2 minute read
Funny Daddy Funny Daddy funny, Dad! Daddy Funny Daddy Things my dad does that embarrass me
from 2012-09 Sydney (1)
by Indian Link
He shouts, “Run, girls!” at the top of his voice in his Indian accent at my cricket matches.
He tries to act cool in front of my teen friends, and has even said, “Aren’t you going to introduce me to your homies?”
He’s really quite cool and I love him very much, but not when he’s singing I’ve Got the Moves Like Jagger.
He’s the worst dancer ever, but he thinks he’s great and always grooves right in the middle of the dance floor at parties!
When we’re at the shops and if I move out of his line of vision, he always calls my name out loudly, as if I’m 4 instead of 14!
My dad has a favourite story, that he used to bully Shahrukh Khan at school: he tells it all the time and I feel so emabarrassed!
He says he’s going to get an earring on his 50th birthday.
He wore lime green pants with a wide white belt and a pink shirt tucked in, to a party recently.
He drives around with loud Bollywood music blaring out of his car – it’s so embarrassing!
He brought out my baby photos at my birthday party. Yes, even the one of me in nappies. My friends put that one on a t-shirt!
He wants to adopt my fashion sense, wear skinny jeans and spike up his hair with gel.
He naps on the lounge and snores really, really loudly – just when my friends are over on Sunday afternoon!
He tried on a pair of really low cut hipster jeans, and then asked the teenage shop assistant whether they had ‘trendy’ wide-banded designer underwear to match.
He’s constantly substituting lyrics in songs, or singing silly English versions of Hindi songs.
He told off my maths teacher at school once – I was so embarrassed to go back!
He asks me to recite a poem, sing a song, or ‘show latest dance steps’ whenever we have company.

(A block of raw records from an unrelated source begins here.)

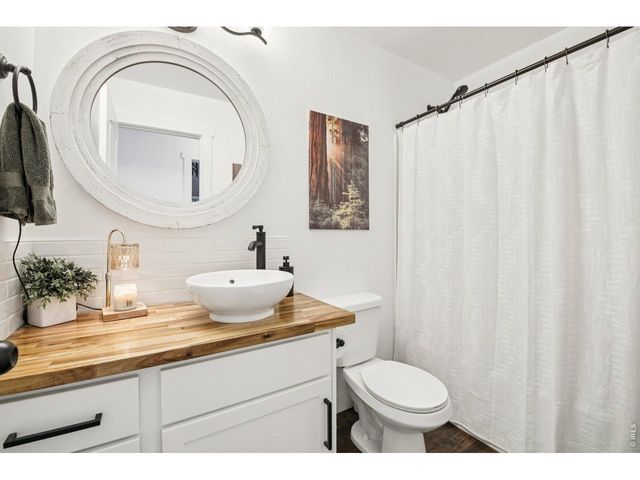 2673 Turquoise St, Loveland, CO 80537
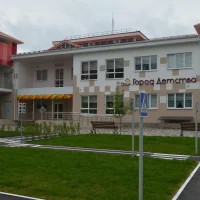 МБДОУ "Детский сад общеразвивающего вида № 28"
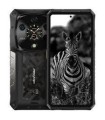 ULEFONE MOBILE PHONE ARMOR 28 ULTRA/16GB/1TB BLACK 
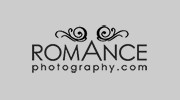 Romance Photography & Video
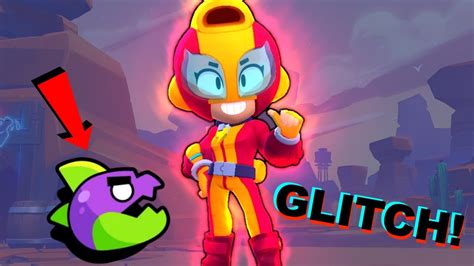 Pro trickshot vs noob edgar | brawl stars funny moments & glitches & fails #324. BRAWL STARS: *NEW* MAX GLITCH in SUPERCITY - YouTube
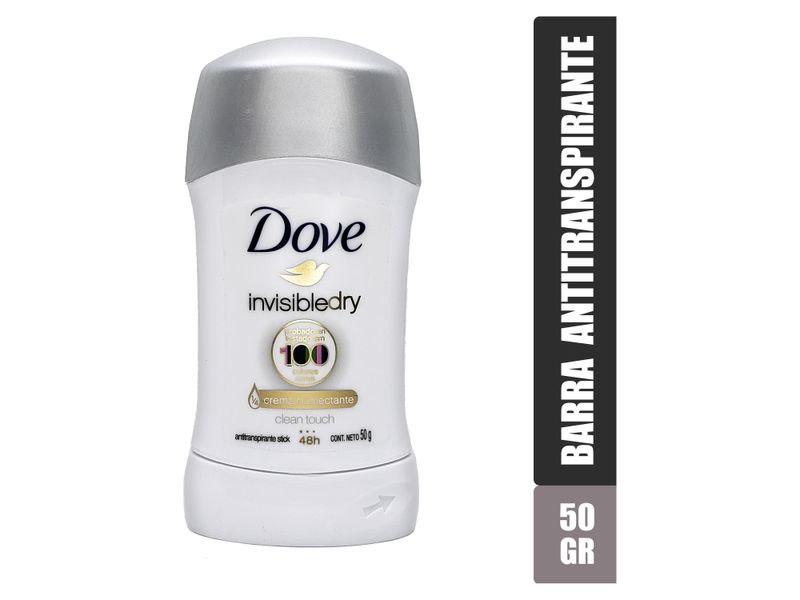 Desodorante-Dove-Barra-Dama-Invisible-Dry-50gr-1-24608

I’m 16!
He tries to sing One Direction songs, but is convinced that the name of the band is ‘Inside Edition’.
He begins telling a funny story and is so overwhelmed by the punch-line that he’s in hysterics before telling it. So everyone’s looking bemused and waiting to hear it, while he’s laughing himself silly.
He’ll ask what movie is going on, about three times in the same hour.
He tells all my girlfriends I fancy Zac from One Direction just because he’s part South Asian like me… But that’s so not true, because I like them all… oops, does that sound bad?
When a Bollywood love song is on (eg You are my Sonia), he’ll start singing along and acting like Hrithik Roshan, and then grab mum and pretend she’s Kareena Kapoor. Thankfully she rolls her eyes most times and pushes him off.
He says, ‘What? Whaat? What did you say?’ He’s not hard of hearing, but he can’t understand my accent. It’s ‘Ab-(o)ri-gin-al’ not ‘Abor-i-ginal’, dad. And he says, ‘Po-ta-to, Po-tat-o, same difference!’